→ Task to complete: Please find each line in the data below that contains the word "exterior" and copy those lines out. Case counts.

=====

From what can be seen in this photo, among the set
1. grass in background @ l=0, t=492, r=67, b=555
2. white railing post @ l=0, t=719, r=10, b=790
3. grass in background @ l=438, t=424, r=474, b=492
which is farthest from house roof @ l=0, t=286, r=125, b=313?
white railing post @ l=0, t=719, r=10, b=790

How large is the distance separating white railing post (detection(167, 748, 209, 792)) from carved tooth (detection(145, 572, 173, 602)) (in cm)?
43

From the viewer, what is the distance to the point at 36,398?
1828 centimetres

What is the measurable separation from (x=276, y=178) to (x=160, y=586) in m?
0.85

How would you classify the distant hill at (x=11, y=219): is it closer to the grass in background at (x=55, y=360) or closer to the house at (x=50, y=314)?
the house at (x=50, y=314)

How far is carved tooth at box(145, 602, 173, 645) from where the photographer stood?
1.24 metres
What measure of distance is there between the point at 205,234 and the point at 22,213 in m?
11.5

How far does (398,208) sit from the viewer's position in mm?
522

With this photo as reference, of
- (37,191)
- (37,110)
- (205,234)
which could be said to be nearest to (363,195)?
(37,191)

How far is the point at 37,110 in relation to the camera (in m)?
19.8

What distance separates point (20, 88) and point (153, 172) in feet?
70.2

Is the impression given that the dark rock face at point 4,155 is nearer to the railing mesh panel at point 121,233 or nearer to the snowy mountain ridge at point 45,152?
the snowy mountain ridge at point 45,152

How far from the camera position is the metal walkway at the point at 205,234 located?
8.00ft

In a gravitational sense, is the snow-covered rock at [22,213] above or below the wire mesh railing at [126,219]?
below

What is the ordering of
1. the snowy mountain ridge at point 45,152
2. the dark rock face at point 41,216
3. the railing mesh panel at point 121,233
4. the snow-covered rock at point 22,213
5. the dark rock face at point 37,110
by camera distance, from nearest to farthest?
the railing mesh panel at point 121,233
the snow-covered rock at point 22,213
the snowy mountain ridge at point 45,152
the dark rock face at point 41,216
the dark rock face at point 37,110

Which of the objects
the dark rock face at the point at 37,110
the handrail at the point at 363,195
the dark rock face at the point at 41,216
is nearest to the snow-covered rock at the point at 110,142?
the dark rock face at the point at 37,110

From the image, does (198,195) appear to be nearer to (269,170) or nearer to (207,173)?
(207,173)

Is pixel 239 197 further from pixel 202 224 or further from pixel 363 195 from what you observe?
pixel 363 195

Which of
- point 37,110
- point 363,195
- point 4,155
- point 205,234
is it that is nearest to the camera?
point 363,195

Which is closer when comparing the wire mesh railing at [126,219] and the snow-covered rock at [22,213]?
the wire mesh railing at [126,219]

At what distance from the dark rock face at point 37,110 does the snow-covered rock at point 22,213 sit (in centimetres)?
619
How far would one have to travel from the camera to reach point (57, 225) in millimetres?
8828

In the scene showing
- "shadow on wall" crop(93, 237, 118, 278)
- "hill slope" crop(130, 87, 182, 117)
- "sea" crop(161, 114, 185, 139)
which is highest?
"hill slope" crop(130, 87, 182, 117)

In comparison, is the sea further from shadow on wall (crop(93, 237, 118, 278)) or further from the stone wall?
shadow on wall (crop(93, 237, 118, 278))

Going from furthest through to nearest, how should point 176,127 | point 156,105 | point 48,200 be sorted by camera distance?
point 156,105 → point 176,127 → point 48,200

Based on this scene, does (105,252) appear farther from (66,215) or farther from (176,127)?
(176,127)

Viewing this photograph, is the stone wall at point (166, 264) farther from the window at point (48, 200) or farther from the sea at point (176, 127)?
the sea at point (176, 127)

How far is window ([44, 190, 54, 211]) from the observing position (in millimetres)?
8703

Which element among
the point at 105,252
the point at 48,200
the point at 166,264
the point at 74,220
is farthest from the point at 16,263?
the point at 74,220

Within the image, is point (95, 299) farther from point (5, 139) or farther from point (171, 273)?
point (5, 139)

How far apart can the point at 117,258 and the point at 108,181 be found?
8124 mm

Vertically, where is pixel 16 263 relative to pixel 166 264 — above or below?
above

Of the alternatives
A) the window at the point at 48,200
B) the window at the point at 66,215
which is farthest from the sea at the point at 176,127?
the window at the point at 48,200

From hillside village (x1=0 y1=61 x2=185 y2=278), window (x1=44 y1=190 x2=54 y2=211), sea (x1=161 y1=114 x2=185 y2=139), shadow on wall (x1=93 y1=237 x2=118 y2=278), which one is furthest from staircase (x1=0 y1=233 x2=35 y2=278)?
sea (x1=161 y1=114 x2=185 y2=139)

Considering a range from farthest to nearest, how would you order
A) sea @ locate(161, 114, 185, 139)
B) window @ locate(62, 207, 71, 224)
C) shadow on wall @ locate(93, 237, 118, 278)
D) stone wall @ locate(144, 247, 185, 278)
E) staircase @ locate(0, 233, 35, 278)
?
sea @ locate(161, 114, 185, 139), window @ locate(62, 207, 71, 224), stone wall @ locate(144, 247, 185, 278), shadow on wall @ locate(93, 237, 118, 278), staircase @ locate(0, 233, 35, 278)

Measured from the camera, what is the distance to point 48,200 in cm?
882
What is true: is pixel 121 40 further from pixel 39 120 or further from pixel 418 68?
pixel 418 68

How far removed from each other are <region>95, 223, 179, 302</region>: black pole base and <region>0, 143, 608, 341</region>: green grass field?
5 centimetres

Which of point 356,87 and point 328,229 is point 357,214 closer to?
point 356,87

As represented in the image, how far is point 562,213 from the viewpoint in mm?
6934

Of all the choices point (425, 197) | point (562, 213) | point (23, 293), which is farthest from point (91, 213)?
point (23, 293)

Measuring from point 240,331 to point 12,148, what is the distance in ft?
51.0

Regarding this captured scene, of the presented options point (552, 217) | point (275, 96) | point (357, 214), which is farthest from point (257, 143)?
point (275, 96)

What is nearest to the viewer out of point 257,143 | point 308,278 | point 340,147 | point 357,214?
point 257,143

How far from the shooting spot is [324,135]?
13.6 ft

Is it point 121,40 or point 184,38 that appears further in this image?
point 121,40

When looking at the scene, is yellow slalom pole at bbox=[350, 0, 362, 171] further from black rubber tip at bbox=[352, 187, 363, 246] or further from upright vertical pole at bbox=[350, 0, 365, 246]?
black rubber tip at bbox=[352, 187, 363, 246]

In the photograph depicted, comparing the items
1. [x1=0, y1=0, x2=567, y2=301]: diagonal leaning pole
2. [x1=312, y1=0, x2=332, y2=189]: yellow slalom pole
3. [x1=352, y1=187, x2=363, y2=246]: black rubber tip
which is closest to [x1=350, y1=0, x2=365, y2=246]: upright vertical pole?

=====

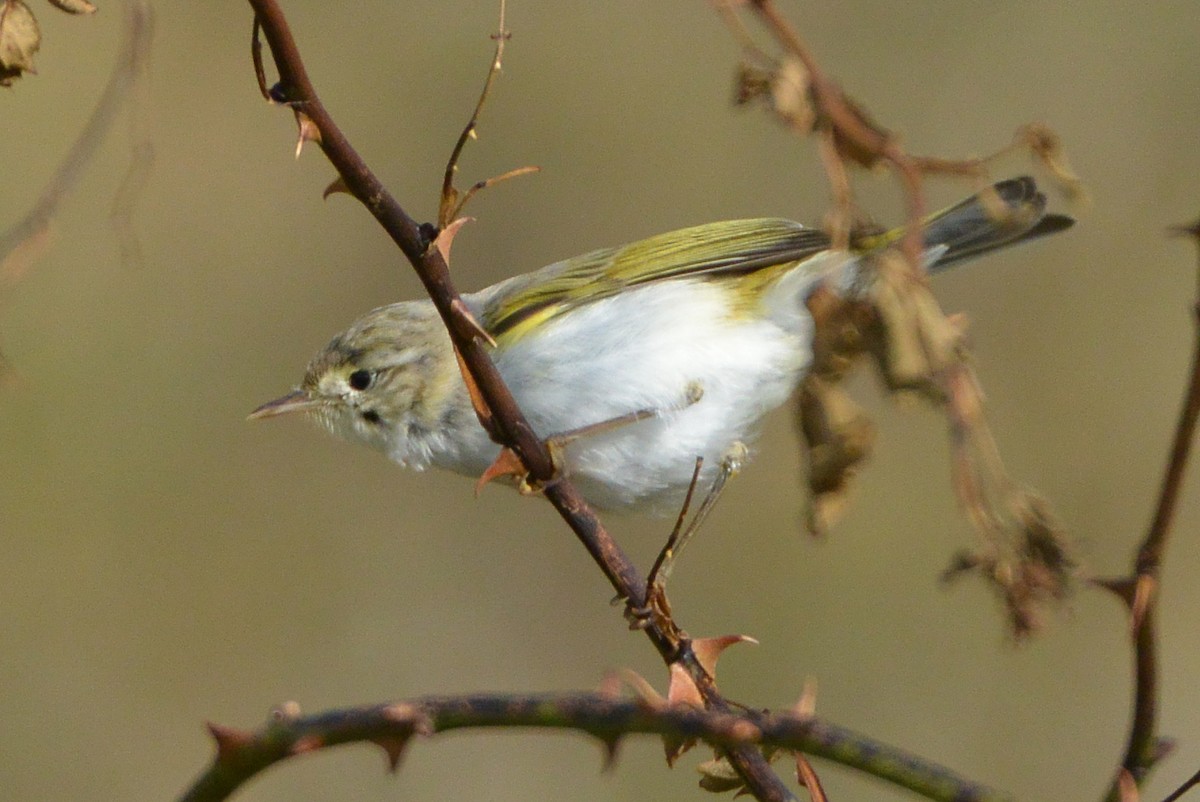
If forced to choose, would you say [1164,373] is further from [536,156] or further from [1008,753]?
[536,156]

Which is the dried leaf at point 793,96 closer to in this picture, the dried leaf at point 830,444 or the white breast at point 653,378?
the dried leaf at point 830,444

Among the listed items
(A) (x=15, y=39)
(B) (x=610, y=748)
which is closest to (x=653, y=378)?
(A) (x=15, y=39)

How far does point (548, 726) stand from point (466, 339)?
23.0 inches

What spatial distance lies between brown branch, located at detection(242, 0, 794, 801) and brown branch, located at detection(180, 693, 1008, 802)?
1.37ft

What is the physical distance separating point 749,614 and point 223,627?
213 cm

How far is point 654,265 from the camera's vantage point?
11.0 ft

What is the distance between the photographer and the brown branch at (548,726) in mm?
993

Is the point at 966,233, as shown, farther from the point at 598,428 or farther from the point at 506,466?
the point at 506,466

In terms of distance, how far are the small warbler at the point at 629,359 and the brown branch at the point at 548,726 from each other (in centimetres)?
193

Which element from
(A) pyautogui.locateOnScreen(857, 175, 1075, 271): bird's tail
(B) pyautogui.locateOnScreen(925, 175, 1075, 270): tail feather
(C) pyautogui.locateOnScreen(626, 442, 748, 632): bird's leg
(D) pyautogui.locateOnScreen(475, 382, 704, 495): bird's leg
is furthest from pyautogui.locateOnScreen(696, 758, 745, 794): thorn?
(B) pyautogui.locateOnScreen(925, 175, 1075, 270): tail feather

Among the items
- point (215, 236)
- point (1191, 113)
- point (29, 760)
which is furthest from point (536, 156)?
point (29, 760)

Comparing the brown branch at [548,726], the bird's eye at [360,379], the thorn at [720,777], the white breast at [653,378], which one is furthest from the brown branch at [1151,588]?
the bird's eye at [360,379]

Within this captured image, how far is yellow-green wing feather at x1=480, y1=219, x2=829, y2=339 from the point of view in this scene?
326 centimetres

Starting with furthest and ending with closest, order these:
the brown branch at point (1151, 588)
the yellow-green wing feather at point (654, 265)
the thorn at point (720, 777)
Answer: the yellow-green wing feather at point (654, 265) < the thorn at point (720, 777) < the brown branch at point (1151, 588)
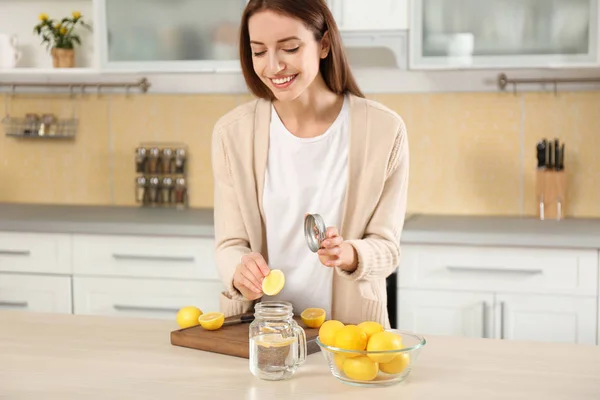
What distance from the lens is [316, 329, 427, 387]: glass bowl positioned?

=====

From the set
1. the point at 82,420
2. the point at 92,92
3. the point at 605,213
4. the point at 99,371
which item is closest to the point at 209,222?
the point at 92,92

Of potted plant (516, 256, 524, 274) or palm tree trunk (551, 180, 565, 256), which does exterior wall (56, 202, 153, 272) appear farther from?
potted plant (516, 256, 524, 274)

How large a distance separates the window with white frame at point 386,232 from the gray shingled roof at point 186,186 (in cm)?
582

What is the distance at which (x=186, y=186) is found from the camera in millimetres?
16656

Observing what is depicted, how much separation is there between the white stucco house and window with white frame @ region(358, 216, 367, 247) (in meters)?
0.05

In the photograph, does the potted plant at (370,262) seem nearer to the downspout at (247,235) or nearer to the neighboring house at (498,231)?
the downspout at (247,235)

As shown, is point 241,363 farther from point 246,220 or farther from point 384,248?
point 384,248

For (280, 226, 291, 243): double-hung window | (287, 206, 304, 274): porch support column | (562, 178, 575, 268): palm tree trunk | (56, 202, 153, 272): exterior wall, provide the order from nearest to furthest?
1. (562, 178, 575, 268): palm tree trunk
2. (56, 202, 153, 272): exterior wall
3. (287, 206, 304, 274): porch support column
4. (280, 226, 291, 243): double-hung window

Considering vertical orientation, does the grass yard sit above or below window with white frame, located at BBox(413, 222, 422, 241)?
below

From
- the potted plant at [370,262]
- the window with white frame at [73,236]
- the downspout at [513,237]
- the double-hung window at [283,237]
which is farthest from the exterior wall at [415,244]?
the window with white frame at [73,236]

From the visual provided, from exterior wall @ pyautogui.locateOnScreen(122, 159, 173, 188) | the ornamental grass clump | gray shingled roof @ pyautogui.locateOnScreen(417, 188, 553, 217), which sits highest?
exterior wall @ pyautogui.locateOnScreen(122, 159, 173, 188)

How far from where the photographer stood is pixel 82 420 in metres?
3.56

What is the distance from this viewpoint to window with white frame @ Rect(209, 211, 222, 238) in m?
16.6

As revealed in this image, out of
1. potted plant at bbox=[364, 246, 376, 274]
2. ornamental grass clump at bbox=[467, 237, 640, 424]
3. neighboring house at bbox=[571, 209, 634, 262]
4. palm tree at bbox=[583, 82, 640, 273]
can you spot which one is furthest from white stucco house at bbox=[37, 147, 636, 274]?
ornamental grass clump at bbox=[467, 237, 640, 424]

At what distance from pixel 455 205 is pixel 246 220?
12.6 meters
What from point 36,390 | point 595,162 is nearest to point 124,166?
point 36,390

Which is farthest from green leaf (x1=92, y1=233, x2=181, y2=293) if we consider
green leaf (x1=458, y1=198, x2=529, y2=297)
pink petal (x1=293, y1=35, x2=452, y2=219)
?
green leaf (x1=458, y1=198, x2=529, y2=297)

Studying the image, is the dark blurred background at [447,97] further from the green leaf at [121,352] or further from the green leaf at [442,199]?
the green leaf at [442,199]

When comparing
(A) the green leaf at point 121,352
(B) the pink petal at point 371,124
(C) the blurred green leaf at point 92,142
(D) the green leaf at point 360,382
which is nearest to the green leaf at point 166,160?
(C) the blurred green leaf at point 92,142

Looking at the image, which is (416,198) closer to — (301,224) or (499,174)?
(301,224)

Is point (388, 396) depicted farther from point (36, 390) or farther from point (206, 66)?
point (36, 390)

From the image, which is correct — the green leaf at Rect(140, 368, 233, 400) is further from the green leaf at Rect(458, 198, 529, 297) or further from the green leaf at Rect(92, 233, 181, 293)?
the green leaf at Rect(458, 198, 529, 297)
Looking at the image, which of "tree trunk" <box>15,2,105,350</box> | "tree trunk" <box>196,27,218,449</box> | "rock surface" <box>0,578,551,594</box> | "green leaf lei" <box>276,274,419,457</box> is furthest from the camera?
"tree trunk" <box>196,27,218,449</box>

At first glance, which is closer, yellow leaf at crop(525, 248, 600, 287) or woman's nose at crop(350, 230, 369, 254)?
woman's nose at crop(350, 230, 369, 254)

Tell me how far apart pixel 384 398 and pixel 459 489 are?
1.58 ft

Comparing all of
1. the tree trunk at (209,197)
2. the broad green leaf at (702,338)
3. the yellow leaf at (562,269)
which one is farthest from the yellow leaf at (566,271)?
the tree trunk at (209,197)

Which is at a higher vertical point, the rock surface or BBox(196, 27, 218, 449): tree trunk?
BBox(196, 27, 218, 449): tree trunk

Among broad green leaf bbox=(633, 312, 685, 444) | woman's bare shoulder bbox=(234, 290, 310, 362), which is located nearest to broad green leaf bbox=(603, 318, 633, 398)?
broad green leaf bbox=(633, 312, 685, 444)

=====

→ Reply:
Of potted plant (516, 256, 524, 274) or palm tree trunk (551, 180, 565, 256), which does exterior wall (56, 202, 153, 272) appear farther from?
For (280, 226, 291, 243): double-hung window | (287, 206, 304, 274): porch support column | (562, 178, 575, 268): palm tree trunk | (56, 202, 153, 272): exterior wall, provide the order from nearest to furthest?
2. (56, 202, 153, 272): exterior wall
which is farthest from the exterior wall at [415,244]?
From the visual provided, from exterior wall @ pyautogui.locateOnScreen(122, 159, 173, 188) | the ornamental grass clump | gray shingled roof @ pyautogui.locateOnScreen(417, 188, 553, 217), which sits highest?
exterior wall @ pyautogui.locateOnScreen(122, 159, 173, 188)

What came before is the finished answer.